Reproduce the material from the line containing "According to this" through the end, substituting "knit hat" for "gray beanie" and leaving every other character unchanged.

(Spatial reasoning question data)
┌────────

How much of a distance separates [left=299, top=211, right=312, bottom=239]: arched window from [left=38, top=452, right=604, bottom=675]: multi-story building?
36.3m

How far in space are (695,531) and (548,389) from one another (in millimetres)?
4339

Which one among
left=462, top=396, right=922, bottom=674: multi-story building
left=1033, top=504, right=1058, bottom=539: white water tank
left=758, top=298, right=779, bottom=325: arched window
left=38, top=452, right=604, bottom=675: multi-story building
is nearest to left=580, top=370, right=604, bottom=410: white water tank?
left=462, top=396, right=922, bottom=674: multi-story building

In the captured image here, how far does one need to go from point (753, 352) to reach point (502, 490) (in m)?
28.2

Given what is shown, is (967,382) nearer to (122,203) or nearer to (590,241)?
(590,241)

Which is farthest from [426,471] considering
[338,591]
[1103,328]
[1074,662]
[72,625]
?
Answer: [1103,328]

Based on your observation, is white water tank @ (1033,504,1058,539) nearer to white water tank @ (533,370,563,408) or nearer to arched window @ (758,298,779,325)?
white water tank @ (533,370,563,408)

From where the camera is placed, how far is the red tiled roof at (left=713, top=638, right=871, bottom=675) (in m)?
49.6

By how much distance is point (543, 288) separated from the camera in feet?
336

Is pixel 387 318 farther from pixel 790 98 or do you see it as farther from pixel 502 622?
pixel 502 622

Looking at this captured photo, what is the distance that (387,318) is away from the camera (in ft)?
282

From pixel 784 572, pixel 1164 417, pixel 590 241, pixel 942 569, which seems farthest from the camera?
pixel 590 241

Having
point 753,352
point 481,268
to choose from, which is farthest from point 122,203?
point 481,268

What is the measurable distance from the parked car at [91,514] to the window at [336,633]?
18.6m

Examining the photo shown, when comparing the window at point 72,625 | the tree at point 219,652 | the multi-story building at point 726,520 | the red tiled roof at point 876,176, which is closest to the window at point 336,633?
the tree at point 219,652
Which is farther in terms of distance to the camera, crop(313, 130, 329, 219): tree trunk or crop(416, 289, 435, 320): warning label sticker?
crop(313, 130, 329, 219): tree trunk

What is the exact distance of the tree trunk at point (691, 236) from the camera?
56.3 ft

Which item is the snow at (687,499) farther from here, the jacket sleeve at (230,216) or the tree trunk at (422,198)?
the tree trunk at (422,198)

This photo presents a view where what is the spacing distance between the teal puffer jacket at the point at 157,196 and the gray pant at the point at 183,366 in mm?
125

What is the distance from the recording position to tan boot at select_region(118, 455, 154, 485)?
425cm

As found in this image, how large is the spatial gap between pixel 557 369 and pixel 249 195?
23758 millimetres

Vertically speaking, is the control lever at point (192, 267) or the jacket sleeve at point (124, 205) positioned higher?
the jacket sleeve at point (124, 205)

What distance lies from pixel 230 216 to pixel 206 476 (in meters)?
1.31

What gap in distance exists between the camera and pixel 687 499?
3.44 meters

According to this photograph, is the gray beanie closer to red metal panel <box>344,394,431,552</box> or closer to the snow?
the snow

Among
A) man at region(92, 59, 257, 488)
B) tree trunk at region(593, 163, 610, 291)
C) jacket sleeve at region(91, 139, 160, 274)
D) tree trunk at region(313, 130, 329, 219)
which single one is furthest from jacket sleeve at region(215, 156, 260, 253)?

└────────

__Finished task__
According to this photograph, is the knit hat closer to red metal panel <box>344,394,431,552</box> or closer to the snow?
the snow

Among
A) man at region(92, 59, 257, 488)
B) tree trunk at region(593, 163, 610, 291)
C) jacket sleeve at region(91, 139, 160, 274)
D) tree trunk at region(313, 130, 329, 219)
which single one is furthest from jacket sleeve at region(215, 156, 260, 253)?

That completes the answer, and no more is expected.